> _WHAT THE TASK ASKS_
Count the lines in the records below that contain the string "baseball", treating case as significant. Reply with the number alone.

--- RAW RECORDS ---

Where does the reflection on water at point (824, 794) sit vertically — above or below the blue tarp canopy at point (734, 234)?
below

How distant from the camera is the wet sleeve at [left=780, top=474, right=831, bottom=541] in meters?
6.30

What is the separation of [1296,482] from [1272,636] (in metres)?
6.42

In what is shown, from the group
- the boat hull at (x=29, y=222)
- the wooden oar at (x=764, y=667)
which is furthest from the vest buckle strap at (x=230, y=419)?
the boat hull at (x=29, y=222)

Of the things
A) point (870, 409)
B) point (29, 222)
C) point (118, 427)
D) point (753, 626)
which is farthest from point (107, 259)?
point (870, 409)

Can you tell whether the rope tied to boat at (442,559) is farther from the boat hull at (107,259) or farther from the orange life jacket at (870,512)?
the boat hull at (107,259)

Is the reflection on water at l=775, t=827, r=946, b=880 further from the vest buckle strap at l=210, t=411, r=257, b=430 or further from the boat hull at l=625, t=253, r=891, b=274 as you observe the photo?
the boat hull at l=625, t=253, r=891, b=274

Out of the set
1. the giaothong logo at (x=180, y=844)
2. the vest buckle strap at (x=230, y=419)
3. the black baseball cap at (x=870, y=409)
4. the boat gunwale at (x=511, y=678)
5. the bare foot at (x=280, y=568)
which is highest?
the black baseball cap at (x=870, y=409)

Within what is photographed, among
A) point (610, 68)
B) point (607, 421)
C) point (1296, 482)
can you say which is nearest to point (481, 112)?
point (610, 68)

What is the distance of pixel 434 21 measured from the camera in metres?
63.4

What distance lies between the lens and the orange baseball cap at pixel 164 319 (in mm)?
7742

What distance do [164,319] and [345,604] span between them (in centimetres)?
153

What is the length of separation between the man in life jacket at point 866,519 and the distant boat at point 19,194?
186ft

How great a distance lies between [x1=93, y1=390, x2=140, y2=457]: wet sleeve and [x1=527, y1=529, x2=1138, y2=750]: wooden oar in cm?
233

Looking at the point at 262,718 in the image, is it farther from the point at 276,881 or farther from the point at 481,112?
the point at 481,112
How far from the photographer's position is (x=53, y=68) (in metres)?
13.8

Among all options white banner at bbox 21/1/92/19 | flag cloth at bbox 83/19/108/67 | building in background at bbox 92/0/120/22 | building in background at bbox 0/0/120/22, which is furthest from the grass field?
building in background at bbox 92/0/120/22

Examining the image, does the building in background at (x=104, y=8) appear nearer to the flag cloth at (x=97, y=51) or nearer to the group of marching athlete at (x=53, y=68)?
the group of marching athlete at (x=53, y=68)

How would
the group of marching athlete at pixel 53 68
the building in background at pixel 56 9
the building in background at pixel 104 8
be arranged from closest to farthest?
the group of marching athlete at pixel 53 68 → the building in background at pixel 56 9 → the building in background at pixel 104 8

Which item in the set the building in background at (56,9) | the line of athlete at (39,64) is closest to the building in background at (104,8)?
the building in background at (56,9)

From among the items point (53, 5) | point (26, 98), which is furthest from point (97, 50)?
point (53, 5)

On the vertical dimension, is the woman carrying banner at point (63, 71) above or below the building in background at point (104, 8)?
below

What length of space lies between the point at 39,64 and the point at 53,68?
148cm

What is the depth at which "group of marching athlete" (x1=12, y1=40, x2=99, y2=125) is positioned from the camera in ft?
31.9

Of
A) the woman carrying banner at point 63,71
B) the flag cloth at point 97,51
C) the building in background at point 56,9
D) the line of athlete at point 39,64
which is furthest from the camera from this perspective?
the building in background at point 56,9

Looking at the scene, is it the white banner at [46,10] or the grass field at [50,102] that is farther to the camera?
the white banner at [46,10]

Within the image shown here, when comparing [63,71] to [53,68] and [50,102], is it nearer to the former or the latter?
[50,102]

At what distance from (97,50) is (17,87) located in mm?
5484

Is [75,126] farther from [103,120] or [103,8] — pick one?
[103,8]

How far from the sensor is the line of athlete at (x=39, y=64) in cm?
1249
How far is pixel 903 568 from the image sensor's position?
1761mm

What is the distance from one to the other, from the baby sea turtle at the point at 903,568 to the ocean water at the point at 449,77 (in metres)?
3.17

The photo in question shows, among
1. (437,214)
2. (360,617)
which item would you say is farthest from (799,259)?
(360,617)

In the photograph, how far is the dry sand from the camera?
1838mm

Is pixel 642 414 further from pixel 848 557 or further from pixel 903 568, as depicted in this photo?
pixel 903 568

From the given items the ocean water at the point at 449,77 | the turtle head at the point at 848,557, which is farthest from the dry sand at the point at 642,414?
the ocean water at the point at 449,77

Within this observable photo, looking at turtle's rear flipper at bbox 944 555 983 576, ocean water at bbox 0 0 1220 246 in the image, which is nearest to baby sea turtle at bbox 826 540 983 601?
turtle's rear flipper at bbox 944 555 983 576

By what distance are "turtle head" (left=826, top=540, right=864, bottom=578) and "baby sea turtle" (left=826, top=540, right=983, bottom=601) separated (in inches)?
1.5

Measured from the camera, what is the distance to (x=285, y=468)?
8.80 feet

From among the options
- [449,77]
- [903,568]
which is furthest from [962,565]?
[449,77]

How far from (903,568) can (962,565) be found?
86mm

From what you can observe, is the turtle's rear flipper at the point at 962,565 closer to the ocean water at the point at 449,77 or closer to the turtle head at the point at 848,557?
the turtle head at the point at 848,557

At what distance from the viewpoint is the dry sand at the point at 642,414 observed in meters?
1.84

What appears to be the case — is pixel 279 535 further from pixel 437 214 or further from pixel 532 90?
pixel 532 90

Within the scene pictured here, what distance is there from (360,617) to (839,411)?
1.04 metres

---
--- RAW RECORDS ---

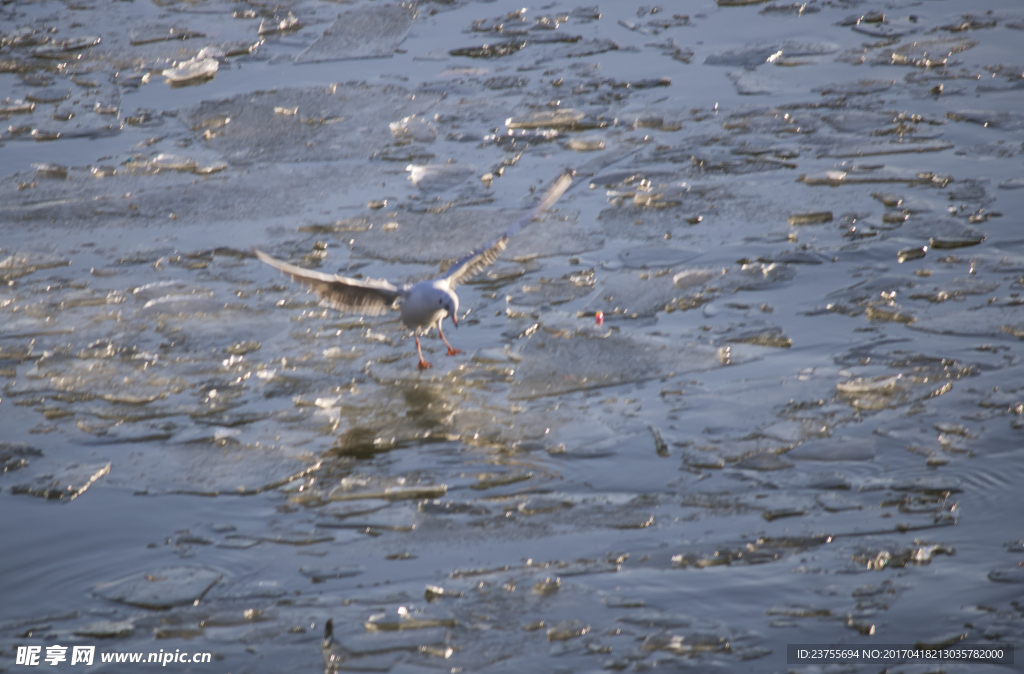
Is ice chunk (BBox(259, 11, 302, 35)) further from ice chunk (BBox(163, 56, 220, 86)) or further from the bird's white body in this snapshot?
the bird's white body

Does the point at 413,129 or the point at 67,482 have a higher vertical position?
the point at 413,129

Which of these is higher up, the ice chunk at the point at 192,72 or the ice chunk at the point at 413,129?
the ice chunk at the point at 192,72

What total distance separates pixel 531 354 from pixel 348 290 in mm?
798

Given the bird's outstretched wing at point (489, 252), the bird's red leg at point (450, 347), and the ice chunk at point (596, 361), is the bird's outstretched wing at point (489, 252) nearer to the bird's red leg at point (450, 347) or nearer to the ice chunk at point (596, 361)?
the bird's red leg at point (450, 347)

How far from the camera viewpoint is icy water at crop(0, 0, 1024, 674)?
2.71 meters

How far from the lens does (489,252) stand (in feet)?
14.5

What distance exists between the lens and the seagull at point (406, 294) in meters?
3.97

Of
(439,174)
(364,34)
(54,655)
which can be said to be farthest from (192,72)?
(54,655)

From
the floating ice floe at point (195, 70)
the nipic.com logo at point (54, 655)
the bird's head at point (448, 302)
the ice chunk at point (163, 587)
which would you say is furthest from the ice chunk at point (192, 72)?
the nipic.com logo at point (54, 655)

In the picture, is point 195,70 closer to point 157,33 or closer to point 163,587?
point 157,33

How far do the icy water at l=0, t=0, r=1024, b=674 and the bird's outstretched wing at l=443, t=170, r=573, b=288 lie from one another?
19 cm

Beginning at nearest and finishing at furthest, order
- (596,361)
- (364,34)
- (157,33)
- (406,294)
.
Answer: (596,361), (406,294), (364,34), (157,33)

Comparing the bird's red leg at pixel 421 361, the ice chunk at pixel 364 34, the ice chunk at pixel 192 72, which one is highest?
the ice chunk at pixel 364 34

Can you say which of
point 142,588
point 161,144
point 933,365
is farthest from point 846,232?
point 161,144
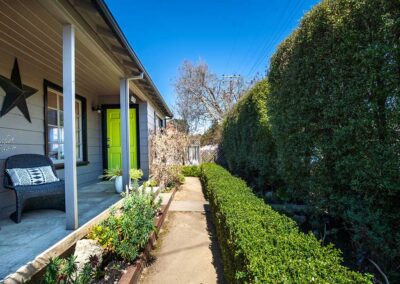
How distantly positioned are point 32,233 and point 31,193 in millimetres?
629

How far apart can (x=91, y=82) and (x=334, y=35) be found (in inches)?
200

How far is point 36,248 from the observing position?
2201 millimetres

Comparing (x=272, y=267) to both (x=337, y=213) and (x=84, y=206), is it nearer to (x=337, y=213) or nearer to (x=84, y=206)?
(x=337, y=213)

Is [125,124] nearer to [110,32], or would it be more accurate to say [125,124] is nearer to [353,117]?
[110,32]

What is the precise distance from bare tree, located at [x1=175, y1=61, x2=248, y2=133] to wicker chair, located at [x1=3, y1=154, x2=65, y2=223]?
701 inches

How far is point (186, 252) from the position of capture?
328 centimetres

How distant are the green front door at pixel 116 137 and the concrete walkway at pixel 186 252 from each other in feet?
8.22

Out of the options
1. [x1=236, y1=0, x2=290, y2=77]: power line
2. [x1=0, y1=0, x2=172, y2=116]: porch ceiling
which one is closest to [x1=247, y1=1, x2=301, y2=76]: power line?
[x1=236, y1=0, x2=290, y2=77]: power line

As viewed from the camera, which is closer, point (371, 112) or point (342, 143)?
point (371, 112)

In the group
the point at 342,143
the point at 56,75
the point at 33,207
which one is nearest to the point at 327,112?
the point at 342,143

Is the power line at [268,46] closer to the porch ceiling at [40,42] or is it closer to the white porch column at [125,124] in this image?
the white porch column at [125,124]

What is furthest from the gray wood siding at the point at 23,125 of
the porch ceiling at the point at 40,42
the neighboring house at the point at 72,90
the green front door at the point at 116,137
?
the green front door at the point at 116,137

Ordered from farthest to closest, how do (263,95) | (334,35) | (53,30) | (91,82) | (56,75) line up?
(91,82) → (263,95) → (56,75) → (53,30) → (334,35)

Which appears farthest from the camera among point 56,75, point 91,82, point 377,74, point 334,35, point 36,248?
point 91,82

---
--- RAW RECORDS ---

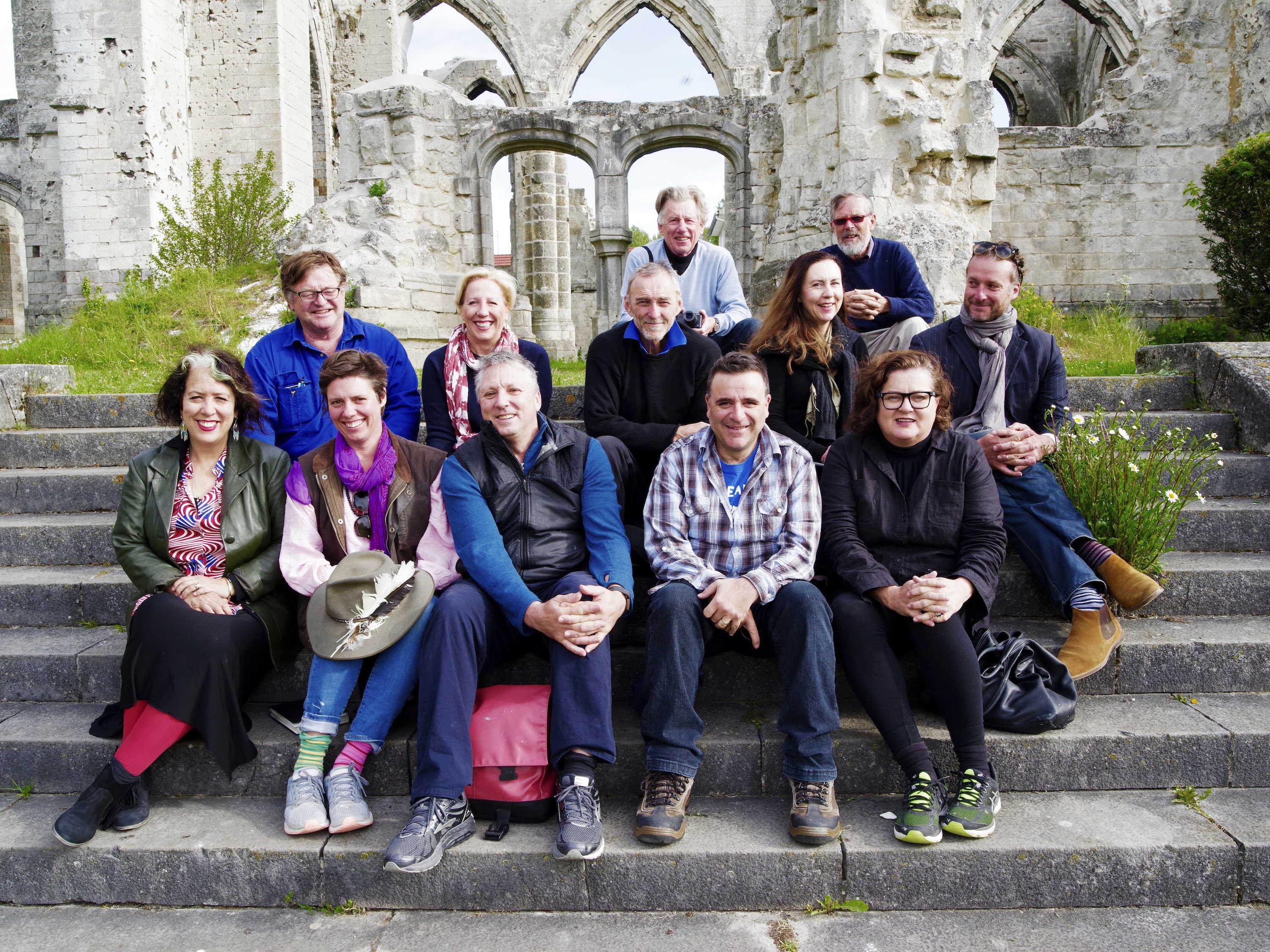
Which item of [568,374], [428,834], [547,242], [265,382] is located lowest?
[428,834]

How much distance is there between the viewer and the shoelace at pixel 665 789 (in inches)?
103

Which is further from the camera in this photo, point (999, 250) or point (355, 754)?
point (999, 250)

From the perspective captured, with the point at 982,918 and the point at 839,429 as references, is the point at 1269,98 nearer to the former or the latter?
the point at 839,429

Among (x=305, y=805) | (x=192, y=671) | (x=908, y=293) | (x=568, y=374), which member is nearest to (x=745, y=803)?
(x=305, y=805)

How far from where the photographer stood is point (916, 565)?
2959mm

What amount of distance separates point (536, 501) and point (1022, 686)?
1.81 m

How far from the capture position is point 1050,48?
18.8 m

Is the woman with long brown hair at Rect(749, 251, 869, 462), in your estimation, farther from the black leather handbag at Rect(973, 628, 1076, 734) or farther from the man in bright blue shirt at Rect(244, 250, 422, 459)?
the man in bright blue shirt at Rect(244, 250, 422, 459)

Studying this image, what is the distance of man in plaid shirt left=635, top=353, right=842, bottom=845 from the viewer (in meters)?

---

> _SOLUTION TO THIS TASK_
3